> [Excerpt provided]
====================

Information is associated with Entropy, but entropy ultimately isn’t purely physical either.​ The association between information and entropy is metaphorical rather than literal.​ The term ‘entropy’ is used in many different contexts with varying degrees of rigor. The connection between information entropy and thermodynamic entropy comes from statistical mechanics. Similar statistical mechanical formulas can be applied to both the probability of physical microstates (Boltzmann, Gibbs) and the probability of ‘messages’ (Shannon), however probability derives from our conscious desire to count and predict, not from that which is being counted and predicted.

“Gain in entropy always means loss of information, and nothing more”. To be more concrete, in the discrete case using base two logarithms, the reduced Gibbs entropy is equal to the minimum number of yes–no questions needed to be answered in order to fully specify the microstate, given that we know the macrostate.” ​- Wikipedia

Information can be considered negentropy also:

“Shannon considers the uncertainty in the message at its source, whereas Brillouin considers it at the destination” – physics.stackexchange.com

Information is surprise

Thermodynamic entropy can be surprising in the sense that it becomes more difficult to predict the microstate of any individual particle, but unsurprising in the sense that the overall appearance of equilibrium is both a predictable, unsurprising conclusion and it is an appearance which implies the loss of potential to generate novelty or surprise.​ Also, surprise is not a physical condition.​

Heat death is a cosmological end game scenario which is maximally entropic in thermodynamic terms but lacks any potential for novelty or surprise. If information is surprise, then high information would correlate to high thermodynamic negentropy.​ The Big Bang is a cosmological creation scenario which follows from a state of minimal entropy in which novelty and surprise are also lacking until the Big Bang occurs. If information is surprise, then low information would correlate to high thermodynamic negentropy.​

The qualification of ‘physical’ has evolved and perhaps dissolved to a point where it threatens to lose all meaning.​ In the absence of a positive assertion of tangible ‘stuff’ which does not take tangibility itself for granted, the modern sense of physical has largely blurred the difference between the abstract and concrete, mathematical theory and phenomenal effects, and overlooks the significance of that blurring. Considering physical a category of perceptions gives meaning to both categories in that nature is conceived as being intrinsically experiential with physical experiences being those in which the participatory element is masked or alienated by a qualitative perceiver-subject/perceived-object sense of distinction. The physical is perceived by the subject which perceives itself to possess a participatory subjectivity that the object lacks.

====================

> [Given information]
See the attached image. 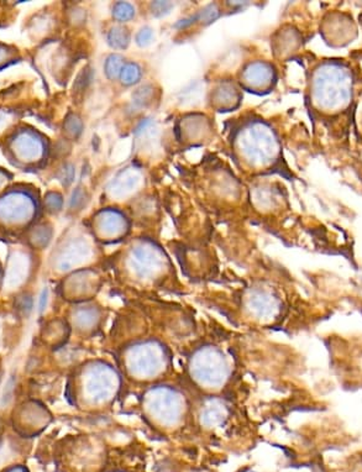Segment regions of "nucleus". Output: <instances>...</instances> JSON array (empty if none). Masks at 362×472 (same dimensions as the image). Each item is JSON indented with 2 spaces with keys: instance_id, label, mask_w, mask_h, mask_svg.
Instances as JSON below:
<instances>
[{
  "instance_id": "1",
  "label": "nucleus",
  "mask_w": 362,
  "mask_h": 472,
  "mask_svg": "<svg viewBox=\"0 0 362 472\" xmlns=\"http://www.w3.org/2000/svg\"><path fill=\"white\" fill-rule=\"evenodd\" d=\"M351 77L342 66H329L317 81V99L323 108L342 109L351 99Z\"/></svg>"
},
{
  "instance_id": "2",
  "label": "nucleus",
  "mask_w": 362,
  "mask_h": 472,
  "mask_svg": "<svg viewBox=\"0 0 362 472\" xmlns=\"http://www.w3.org/2000/svg\"><path fill=\"white\" fill-rule=\"evenodd\" d=\"M12 428L21 438H33L45 429L50 421V412L36 401H27L17 405L12 414Z\"/></svg>"
},
{
  "instance_id": "4",
  "label": "nucleus",
  "mask_w": 362,
  "mask_h": 472,
  "mask_svg": "<svg viewBox=\"0 0 362 472\" xmlns=\"http://www.w3.org/2000/svg\"><path fill=\"white\" fill-rule=\"evenodd\" d=\"M24 251H17L8 257V269L4 272L3 289L5 292L20 291L30 279L31 260Z\"/></svg>"
},
{
  "instance_id": "3",
  "label": "nucleus",
  "mask_w": 362,
  "mask_h": 472,
  "mask_svg": "<svg viewBox=\"0 0 362 472\" xmlns=\"http://www.w3.org/2000/svg\"><path fill=\"white\" fill-rule=\"evenodd\" d=\"M84 374H86L82 377L83 379L82 389L87 402L100 404L108 399L115 387L114 374H112V371L103 365H93Z\"/></svg>"
},
{
  "instance_id": "11",
  "label": "nucleus",
  "mask_w": 362,
  "mask_h": 472,
  "mask_svg": "<svg viewBox=\"0 0 362 472\" xmlns=\"http://www.w3.org/2000/svg\"><path fill=\"white\" fill-rule=\"evenodd\" d=\"M153 33L151 29H143L138 35V43L140 46L149 45L151 41H153Z\"/></svg>"
},
{
  "instance_id": "6",
  "label": "nucleus",
  "mask_w": 362,
  "mask_h": 472,
  "mask_svg": "<svg viewBox=\"0 0 362 472\" xmlns=\"http://www.w3.org/2000/svg\"><path fill=\"white\" fill-rule=\"evenodd\" d=\"M248 80L257 86L267 83L270 81V69L261 65L253 66V68L248 69Z\"/></svg>"
},
{
  "instance_id": "5",
  "label": "nucleus",
  "mask_w": 362,
  "mask_h": 472,
  "mask_svg": "<svg viewBox=\"0 0 362 472\" xmlns=\"http://www.w3.org/2000/svg\"><path fill=\"white\" fill-rule=\"evenodd\" d=\"M14 314L0 313V352L9 348L12 340V330L15 328Z\"/></svg>"
},
{
  "instance_id": "8",
  "label": "nucleus",
  "mask_w": 362,
  "mask_h": 472,
  "mask_svg": "<svg viewBox=\"0 0 362 472\" xmlns=\"http://www.w3.org/2000/svg\"><path fill=\"white\" fill-rule=\"evenodd\" d=\"M122 81H124L125 83H135V82H138V78H140V68H138V66L135 65H129L127 66V67L122 69Z\"/></svg>"
},
{
  "instance_id": "12",
  "label": "nucleus",
  "mask_w": 362,
  "mask_h": 472,
  "mask_svg": "<svg viewBox=\"0 0 362 472\" xmlns=\"http://www.w3.org/2000/svg\"><path fill=\"white\" fill-rule=\"evenodd\" d=\"M47 301H49V291L45 289V291H43V294H41L40 295V300H39V311H43V310H45Z\"/></svg>"
},
{
  "instance_id": "14",
  "label": "nucleus",
  "mask_w": 362,
  "mask_h": 472,
  "mask_svg": "<svg viewBox=\"0 0 362 472\" xmlns=\"http://www.w3.org/2000/svg\"><path fill=\"white\" fill-rule=\"evenodd\" d=\"M3 281H4V272H3L2 266H0V291L3 289Z\"/></svg>"
},
{
  "instance_id": "10",
  "label": "nucleus",
  "mask_w": 362,
  "mask_h": 472,
  "mask_svg": "<svg viewBox=\"0 0 362 472\" xmlns=\"http://www.w3.org/2000/svg\"><path fill=\"white\" fill-rule=\"evenodd\" d=\"M119 56H112V59L106 62V74L109 75H115L121 71L122 59H118Z\"/></svg>"
},
{
  "instance_id": "9",
  "label": "nucleus",
  "mask_w": 362,
  "mask_h": 472,
  "mask_svg": "<svg viewBox=\"0 0 362 472\" xmlns=\"http://www.w3.org/2000/svg\"><path fill=\"white\" fill-rule=\"evenodd\" d=\"M134 15V9L128 4H119L115 9V17L121 19V20H128Z\"/></svg>"
},
{
  "instance_id": "13",
  "label": "nucleus",
  "mask_w": 362,
  "mask_h": 472,
  "mask_svg": "<svg viewBox=\"0 0 362 472\" xmlns=\"http://www.w3.org/2000/svg\"><path fill=\"white\" fill-rule=\"evenodd\" d=\"M3 472H29L28 471V468L23 467V465H14V467H11L6 468L5 471Z\"/></svg>"
},
{
  "instance_id": "7",
  "label": "nucleus",
  "mask_w": 362,
  "mask_h": 472,
  "mask_svg": "<svg viewBox=\"0 0 362 472\" xmlns=\"http://www.w3.org/2000/svg\"><path fill=\"white\" fill-rule=\"evenodd\" d=\"M110 45L114 46L115 49H125L129 43L128 31L124 29H114L109 35Z\"/></svg>"
}]
</instances>
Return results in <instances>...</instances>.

====================

> [Required actions]
**a.** According to the passage on information and entropy, from what field does the connection between information entropy and thermodynamic entropy come?
**b.** List every person named in the passage on information and entropy.
**c.** Transcribe the passage on information and entropy, starting with "The qualification of" and going on through "the object lacks.".
Rely only on the passage on information and entropy, without drawing on outside knowledge.

> [Responses]
**a.** Statistical mechanics.

**b.** Boltzmann, Gibbs, Shannon, Brillouin

**c.**
The qualification of ‘physical’ has evolved and perhaps dissolved to a point where it threatens to lose all meaning.​ In the absence of a positive assertion of tangible ‘stuff’ which does not take tangibility itself for granted, the modern sense of physical has largely blurred the difference between the abstract and concrete, mathematical theory and phenomenal effects, and overlooks the significance of that blurring. Considering physical a category of perceptions gives meaning to both categories in that nature is conceived as being intrinsically experiential with physical experiences being those in which the participatory element is masked or alienated by a qualitative perceiver-subject/perceived-object sense of distinction. The physical is perceived by the subject which perceives itself to possess a participatory subjectivity that the object lacks.